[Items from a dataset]
##############################
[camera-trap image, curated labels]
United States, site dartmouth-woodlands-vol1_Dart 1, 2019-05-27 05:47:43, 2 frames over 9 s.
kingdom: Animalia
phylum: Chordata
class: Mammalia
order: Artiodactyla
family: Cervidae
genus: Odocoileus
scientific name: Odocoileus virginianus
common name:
##############################
EXERCISE INSTRUCTIONS:
Find the line containing "United States, site" in the data above. Please transcribe it and every line after it, exactly.

RESPONSE FOR THIS EXERCISE:
United States, site dartmouth-woodlands-vol1_Dart 1, 2019-05-27 05:47:43, 2 frames over 9 s.
kingdom: Animalia
phylum: Chordata
class: Mammalia
order: Artiodactyla
family: Cervidae
genus: Odocoileus
scientific name: Odocoileus virginianus
common name:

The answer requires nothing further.